Given request
Retype all of the items below word for word, leaving out the pictures.

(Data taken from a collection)
....................

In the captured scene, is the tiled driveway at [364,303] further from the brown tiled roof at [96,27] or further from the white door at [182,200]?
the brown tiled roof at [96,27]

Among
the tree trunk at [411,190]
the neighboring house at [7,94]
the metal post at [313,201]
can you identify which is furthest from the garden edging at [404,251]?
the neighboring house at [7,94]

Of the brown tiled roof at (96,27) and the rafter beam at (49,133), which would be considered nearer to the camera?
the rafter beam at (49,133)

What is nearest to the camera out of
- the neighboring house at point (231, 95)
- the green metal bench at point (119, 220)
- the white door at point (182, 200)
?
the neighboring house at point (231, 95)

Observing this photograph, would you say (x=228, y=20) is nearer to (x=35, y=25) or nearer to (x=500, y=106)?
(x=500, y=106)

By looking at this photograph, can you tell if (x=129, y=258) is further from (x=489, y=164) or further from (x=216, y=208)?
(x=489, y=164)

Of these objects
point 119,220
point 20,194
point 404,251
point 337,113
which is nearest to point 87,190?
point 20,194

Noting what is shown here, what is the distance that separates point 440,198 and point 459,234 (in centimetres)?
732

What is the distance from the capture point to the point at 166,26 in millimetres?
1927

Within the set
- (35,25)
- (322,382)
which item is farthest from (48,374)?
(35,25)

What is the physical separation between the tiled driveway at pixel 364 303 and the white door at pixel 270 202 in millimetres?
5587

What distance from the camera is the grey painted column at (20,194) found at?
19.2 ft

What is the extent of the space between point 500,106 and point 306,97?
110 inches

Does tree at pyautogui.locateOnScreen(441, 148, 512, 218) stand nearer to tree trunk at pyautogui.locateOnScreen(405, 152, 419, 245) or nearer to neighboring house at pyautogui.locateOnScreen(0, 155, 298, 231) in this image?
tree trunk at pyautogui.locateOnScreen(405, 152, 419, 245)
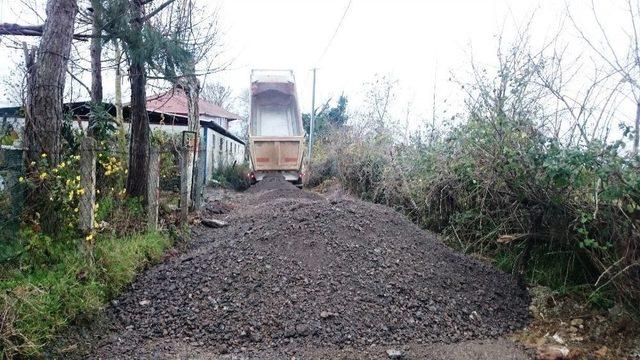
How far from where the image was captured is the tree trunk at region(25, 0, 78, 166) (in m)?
4.21

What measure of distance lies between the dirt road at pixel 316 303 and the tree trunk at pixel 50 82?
1.59 m

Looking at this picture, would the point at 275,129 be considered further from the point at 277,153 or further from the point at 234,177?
the point at 234,177

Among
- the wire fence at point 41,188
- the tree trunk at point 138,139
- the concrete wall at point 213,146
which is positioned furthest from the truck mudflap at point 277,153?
the wire fence at point 41,188

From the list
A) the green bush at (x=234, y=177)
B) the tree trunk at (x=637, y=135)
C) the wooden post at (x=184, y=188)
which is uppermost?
the tree trunk at (x=637, y=135)

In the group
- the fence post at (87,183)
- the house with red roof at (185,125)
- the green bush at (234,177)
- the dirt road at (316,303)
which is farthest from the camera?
the green bush at (234,177)

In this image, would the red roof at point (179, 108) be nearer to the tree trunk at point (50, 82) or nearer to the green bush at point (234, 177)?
the green bush at point (234, 177)

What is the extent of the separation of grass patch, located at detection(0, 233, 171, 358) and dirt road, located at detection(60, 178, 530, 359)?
0.61 ft

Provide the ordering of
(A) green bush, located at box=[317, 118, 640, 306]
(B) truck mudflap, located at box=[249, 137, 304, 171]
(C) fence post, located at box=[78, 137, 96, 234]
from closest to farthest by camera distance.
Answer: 1. (A) green bush, located at box=[317, 118, 640, 306]
2. (C) fence post, located at box=[78, 137, 96, 234]
3. (B) truck mudflap, located at box=[249, 137, 304, 171]

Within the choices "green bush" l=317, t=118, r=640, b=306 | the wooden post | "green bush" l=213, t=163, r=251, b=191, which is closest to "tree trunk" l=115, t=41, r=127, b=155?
the wooden post

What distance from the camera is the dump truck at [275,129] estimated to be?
48.0ft

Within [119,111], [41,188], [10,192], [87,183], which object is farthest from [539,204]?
[119,111]

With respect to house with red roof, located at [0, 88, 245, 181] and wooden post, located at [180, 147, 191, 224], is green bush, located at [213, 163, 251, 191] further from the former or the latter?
wooden post, located at [180, 147, 191, 224]

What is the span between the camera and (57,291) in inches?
128

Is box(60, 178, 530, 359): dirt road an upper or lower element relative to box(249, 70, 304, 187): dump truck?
lower
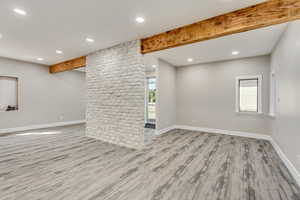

....................

Solution below
In the captured scene, is the tiled driveway at [364,303] further from the brown tiled roof at [96,27] or further from the white door at [182,200]?
the brown tiled roof at [96,27]

Among
the tree trunk at [411,190]
the neighboring house at [7,94]
the metal post at [313,201]
can you identify which is furthest from the garden edging at [404,251]?
the neighboring house at [7,94]

Of the brown tiled roof at (96,27) and the rafter beam at (49,133), which would be considered nearer to the camera?
the rafter beam at (49,133)

What is nearest to the camera out of
- the neighboring house at point (231, 95)
- the green metal bench at point (119, 220)
- the white door at point (182, 200)
?
the neighboring house at point (231, 95)

Observing this photograph, would you say (x=228, y=20) is nearer to (x=35, y=25) or nearer to (x=500, y=106)?
(x=500, y=106)

By looking at this photograph, can you tell if (x=129, y=258) is further from (x=489, y=164) or further from (x=216, y=208)?
(x=489, y=164)

Of these objects
point 119,220
point 20,194
point 404,251
point 337,113
which is nearest to point 87,190?
point 20,194

Noting what is shown here, what is the distance that separates point 440,198 and point 459,234 (in centimetres)?
732

What is the distance from the capture point to the point at 166,26 in millimetres?
1927

Within the set
- (35,25)
- (322,382)
which item is farthest from (48,374)?
(35,25)

What is the physical separation between the tiled driveway at pixel 364 303 and the white door at pixel 270 202 in millimetres?
5587

What distance from the camera is the grey painted column at (20,194) found at?
19.2 ft

What is the extent of the space between point 500,106 and point 306,97?
110 inches

Does tree at pyautogui.locateOnScreen(441, 148, 512, 218) stand nearer to tree trunk at pyautogui.locateOnScreen(405, 152, 419, 245) or nearer to neighboring house at pyautogui.locateOnScreen(0, 155, 298, 231) in this image?
tree trunk at pyautogui.locateOnScreen(405, 152, 419, 245)
How far from where the image was captured is the tree trunk at region(25, 0, 78, 166) (in m)?
4.21

What measure of distance lies between the dirt road at pixel 316 303 and the tree trunk at pixel 50 82?
1.59 m

Looking at this picture, would the point at 275,129 be considered further from the point at 277,153 or further from the point at 234,177?
the point at 234,177

Among
- the wire fence at point 41,188
- the tree trunk at point 138,139
- the concrete wall at point 213,146
which is positioned furthest from the truck mudflap at point 277,153?
the wire fence at point 41,188

From the list
A) the green bush at (x=234, y=177)
B) the tree trunk at (x=637, y=135)
C) the wooden post at (x=184, y=188)
which is uppermost?
the tree trunk at (x=637, y=135)

In the group
- the fence post at (87,183)
- the house with red roof at (185,125)
- the green bush at (234,177)
- the dirt road at (316,303)
which is farthest from the camera?
the green bush at (234,177)

In this image, would the red roof at point (179, 108) be nearer to the tree trunk at point (50, 82) or nearer to the green bush at point (234, 177)?
the green bush at point (234, 177)

What is the extent of the separation of grass patch, located at detection(0, 233, 171, 358) and dirt road, located at detection(60, 178, 530, 359)?
0.61 ft

Provide the ordering of
(A) green bush, located at box=[317, 118, 640, 306]
(B) truck mudflap, located at box=[249, 137, 304, 171]
(C) fence post, located at box=[78, 137, 96, 234]
from closest to farthest by camera distance.
Answer: 1. (A) green bush, located at box=[317, 118, 640, 306]
2. (C) fence post, located at box=[78, 137, 96, 234]
3. (B) truck mudflap, located at box=[249, 137, 304, 171]

Within the choices "green bush" l=317, t=118, r=640, b=306 | the wooden post | "green bush" l=213, t=163, r=251, b=191, which is closest to "tree trunk" l=115, t=41, r=127, b=155?
the wooden post

What distance from the camera is the dump truck at [275,129] estimated to be?
48.0ft

Within [119,111], [41,188], [10,192], [87,183], which object is farthest from [539,204]?
[119,111]

With respect to house with red roof, located at [0, 88, 245, 181] and wooden post, located at [180, 147, 191, 224], is green bush, located at [213, 163, 251, 191] further from the former or the latter?
wooden post, located at [180, 147, 191, 224]

What is the span between the camera and (57,291) in inches?
128

Is box(60, 178, 530, 359): dirt road an upper or lower element relative to box(249, 70, 304, 187): dump truck?
lower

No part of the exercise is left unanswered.